Nowhere else along the road’s length have I been so struck by how completely life changes. Here’s a picture taken at the intersection of the Muskoka Road and the South River Road.

South River Road from Muskoka Road looking east

This trail used to connect the village of Uplands – the northernmost settlement along the Muskoka Road – with South River, an important railway depot. Through South River on the train came the mail for all of Machar township, plus food and supplies for the five villages that once existed here.

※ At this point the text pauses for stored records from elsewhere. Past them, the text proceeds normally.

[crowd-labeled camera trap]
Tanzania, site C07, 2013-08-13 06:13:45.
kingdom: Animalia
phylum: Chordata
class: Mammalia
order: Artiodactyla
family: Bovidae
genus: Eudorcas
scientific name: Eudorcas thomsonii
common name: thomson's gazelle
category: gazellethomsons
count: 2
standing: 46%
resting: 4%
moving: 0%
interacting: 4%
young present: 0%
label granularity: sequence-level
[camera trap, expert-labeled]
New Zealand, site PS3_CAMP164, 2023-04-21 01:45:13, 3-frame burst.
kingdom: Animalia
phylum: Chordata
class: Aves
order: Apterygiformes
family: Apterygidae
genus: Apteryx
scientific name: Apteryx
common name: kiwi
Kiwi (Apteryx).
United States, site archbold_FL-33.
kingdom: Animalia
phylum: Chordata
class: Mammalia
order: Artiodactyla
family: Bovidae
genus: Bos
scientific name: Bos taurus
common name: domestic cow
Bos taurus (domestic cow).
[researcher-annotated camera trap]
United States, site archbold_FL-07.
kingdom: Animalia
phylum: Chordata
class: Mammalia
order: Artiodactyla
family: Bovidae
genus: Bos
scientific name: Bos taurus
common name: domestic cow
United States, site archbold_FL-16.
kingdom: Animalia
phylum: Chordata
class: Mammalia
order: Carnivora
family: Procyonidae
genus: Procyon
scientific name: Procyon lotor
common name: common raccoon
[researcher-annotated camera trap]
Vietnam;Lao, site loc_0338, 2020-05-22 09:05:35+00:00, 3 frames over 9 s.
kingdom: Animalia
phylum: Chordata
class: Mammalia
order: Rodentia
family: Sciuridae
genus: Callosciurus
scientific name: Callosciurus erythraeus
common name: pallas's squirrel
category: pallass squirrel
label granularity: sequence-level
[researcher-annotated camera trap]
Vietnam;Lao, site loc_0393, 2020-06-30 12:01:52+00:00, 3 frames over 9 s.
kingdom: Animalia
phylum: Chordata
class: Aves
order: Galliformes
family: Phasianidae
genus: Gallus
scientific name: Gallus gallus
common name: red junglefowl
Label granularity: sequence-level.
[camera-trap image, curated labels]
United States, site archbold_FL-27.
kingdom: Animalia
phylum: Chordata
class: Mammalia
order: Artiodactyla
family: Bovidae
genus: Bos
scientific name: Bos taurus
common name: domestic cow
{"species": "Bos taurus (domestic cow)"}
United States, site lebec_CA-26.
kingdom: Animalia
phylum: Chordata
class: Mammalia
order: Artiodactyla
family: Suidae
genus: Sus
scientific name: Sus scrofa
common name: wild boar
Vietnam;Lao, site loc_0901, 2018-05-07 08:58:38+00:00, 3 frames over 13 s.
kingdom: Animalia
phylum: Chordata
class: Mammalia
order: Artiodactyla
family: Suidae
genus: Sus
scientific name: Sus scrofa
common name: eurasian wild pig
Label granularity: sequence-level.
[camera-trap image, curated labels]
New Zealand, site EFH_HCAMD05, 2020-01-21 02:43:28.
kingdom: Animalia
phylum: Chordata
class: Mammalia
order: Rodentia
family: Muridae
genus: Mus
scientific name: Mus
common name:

There’s not much left of this formerly vital link. There’s not much left of Uplands either – no sign of the stores, the school, the post office. We saw maybe five modern houses and one woman walking an unruly dog. At one time this was the busiest settlement in Machar. But as the centre of commerce shifted to the east along the railway line, Uplands withered.

I was shocked to find that so little remains! I’ve been so immersed in the 1880s and 90s that I fully expected to see that once-major intersection of the Muskoka Road and the South River Road. Instead, we drove right by it and had to double back, peering into the woods until we saw the trail snaking off to the east.

So there you go: for everything there is a season. Some villages take root, thrive for a time, then slowly fade away. Some roads – including parts of the Muskoka – suffer the same fate, and are now mere traces on the map compared to former thick, vital lines.

 In fact, the ten northernmost kilometres of the Muskoka Road itself are now a snowmobile trail – best explored in winter and certainly not during hunting season.

RESEARCH A.K.A. DIGGING FOR BURIED TRUTH

Everything I’ve ever read about the Muskoka Road says that it got to North Bay in 1884. This information bothered me for two reasons. One, I couldn’t find the primary source to confirm it – a survey or newspaper report, or a map showing the route in 1884. Two, all the research I was doing about the North Bay area at that time – and about the towns to the south of North Bay that the road apparently went through on its way, towns like Powassan, South River, Trout Creek – said that these towns sprang up around railway depots, not a road.

But all these articles said the road got to North Bay in 1884.

You can guess where this is leading. I recently found the primary source material: annual reports from the Superintendent of Colonization Roads. I read them from 1880 to 1913. And the road went nowhere near North Bay. It terminated in Nipissing Village in 1898.

Who knew I was writing an exposé?

And what about these other articles? Where did this myth of North Bay in 1884 come from?

Here’s my theory. The accepted story of the Muskoka Road includes its evolution into the Ferguson Highway, which ran from Temagami to North Bay in 1927, and was quickly extended southward to encompass the supposed route of the Muskoka Road. I now know that the Ferguson between North Bay and roughly Sundridge encompassed trunk roads built by the government around 1900, not the Muskoka Road. This seems to have been forgotten over time. And as the Ferguson in turn evolved into today’s Highway 11, the details of the origin of the highway became less important and the misinformation kept getting repeated in later reports.